Edit

Share via


Aggregate functions in mapping data flows

APPLIES TO: Azure Data Factory Azure Synapse Analytics

Tip

Try out Data Factory in Microsoft Fabric, an all-in-one analytics solution for enterprises. Microsoft Fabric covers everything from data movement to data science, real-time analytics, business intelligence, and reporting. Learn how to start a new trial for free!

Data flows are available in both Azure Data Factory pipelines and Azure Synapse Analytics pipelines. This article applies to mapping data flows. If you're new to transformations, refer to the introductory article Transform data using mapping data flows.

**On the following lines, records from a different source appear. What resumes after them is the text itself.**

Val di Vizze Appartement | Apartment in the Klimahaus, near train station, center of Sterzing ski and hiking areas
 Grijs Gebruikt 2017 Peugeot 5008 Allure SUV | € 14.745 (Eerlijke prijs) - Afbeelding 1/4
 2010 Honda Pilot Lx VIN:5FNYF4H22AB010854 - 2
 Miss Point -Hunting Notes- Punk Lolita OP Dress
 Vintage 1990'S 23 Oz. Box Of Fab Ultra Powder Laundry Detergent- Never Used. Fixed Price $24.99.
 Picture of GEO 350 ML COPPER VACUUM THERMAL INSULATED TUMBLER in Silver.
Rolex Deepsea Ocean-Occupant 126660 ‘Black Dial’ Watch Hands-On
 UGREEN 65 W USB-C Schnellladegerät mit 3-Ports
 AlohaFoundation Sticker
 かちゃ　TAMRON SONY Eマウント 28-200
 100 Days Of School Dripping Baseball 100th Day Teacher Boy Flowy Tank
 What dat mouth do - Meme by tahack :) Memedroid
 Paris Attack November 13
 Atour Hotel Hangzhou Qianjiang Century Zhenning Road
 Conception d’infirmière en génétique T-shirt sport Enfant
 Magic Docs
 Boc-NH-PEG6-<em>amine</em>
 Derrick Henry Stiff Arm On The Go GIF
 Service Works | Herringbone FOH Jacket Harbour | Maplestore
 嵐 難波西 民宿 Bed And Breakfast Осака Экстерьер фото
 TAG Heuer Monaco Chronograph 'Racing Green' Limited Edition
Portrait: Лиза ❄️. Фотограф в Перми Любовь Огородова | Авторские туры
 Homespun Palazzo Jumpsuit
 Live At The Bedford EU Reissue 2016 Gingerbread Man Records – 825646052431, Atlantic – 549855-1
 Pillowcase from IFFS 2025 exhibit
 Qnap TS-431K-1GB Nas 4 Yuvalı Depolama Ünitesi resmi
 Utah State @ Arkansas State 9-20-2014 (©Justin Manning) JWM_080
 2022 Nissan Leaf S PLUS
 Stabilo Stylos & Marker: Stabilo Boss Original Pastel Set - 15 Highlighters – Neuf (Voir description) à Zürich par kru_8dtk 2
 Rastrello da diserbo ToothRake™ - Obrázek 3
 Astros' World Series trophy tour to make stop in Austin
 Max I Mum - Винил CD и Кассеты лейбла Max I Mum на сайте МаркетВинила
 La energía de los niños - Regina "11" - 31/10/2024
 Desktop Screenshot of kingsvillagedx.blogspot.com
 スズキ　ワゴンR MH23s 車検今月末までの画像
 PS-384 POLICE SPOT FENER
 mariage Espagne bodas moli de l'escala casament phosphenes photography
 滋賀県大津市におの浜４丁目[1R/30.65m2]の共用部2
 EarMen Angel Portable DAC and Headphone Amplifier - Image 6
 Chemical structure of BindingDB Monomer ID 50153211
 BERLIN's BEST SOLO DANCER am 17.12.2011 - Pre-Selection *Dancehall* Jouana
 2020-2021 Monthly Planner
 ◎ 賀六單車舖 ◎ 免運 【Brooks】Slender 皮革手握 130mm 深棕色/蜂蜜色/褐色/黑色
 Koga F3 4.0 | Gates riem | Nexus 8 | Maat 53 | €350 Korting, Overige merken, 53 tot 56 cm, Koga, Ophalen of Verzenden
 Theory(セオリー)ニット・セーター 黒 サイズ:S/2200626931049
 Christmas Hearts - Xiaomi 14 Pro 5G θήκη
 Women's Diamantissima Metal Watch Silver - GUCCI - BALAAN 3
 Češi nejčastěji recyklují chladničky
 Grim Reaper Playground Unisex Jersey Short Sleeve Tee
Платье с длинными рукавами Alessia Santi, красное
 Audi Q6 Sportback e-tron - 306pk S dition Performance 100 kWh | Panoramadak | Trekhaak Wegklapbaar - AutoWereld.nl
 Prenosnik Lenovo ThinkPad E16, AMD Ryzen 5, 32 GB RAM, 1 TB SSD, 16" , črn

This article provides details about aggregate functions supported by Azure Data Factory and Azure Synapse Analytics in mapping data flows.

Aggregate function list

The following functions are available only in aggregate, pivot, unpivot, and window transformations.

Aggregate function Task
approxDistinctCount Gets the approximate aggregate count of distinct values for a column. The optional second parameter is to control the estimation error.
avg Gets the average of values of a column.
avgIf Gets the average of values of a column, based on criteria.
collect Collects all values of the expression in the aggregated group into an array. During this process, you can collect and transform structures to alternate structures. The number of items is equal to the number of rows in that group and can contain null values. The number of collected items should be small.
collectUnique Collects all values of the expression in the aggregated group into a unique array. During this process, you can collect and transform structures to alternate structures. The number of items is smaller or equal to the number of rows in that group and can contain null values. The number of collected items should be small.
count Gets the aggregate count of values. If the optional columns are specified, it ignores NULL values in the count.
countAll Gets the aggregate count of values, including NULL values.
countDistinct Gets the aggregate count of distinct values of a set of columns.
countAllDistinct Gets the aggregate count of distinct values of a set of columns, including NULL values.
countIf Gets the aggregate count of values, based on criteria. If the optional column is specified, it ignores NULL values in the count.
covariancePopulation Gets the population covariance between two columns.
covariancePopulationIf Gets the population covariance of two columns, based on criteria.
covarianceSample Gets the sample covariance of two columns.
covarianceSampleIf Gets the sample covariance of two columns, based on criteria.
first Gets the first value of a column group. If the second parameter ignoreNulls is omitted, false is assumed.
isDistinct Finds if a column or set of columns is distinct. It doesn't count null as a distinct value.
kurtosis Gets the kurtosis of a column.
kurtosisIf Gets the kurtosis of a column, based on criteria.
last Gets the last value of a column group. If the second parameter ignoreNulls is omitted, false is assumed.
max Gets the maximum value of a column.
maxIf Gets the maximum value of a column, based on criteria.
mean Gets the mean of values of a column. Same as AVG.
meanIf Gets the mean of values of a column, based on criteria. Same as avgIf.
min Gets the minimum value of a column.
minIf Gets the minimum value of a column, based on criteria.
skewness Gets the skewness of a column.
skewnessIf Gets the skewness of a column, based on criteria.
stddev Gets the standard deviation of a column.
stddevIf Gets the standard deviation of a column, based on criteria.
stddevPopulation Gets the population standard deviation of a column.
stddevPopulationIf Gets the population standard deviation of a column, based on criteria.
stddevSample Gets the sample standard deviation of a column.
stddevSampleIf Gets the sample standard deviation of a column, based on criteria.
sum Gets the aggregate sum of a numeric column.
sumDistinct Gets the aggregate sum of distinct values of a numeric column.
sumDistinctIf Gets the aggregate sum of a numeric column, based on criteria. The condition can be based on any column.
sumIf Gets the aggregate sum of a numeric column, based on criteria. The condition can be based on any column.
topN Gets the top N values for this column.
variance Gets the variance of a column.
varianceIf Gets the variance of a column, based on criteria.
variancePopulation Gets the population variance of a column.
variancePopulationIf Gets the population variance of a column, based on criteria.
varianceSample Gets the unbiased variance of a column.
varianceSampleIf Gets the unbiased variance of a column, based on criteria.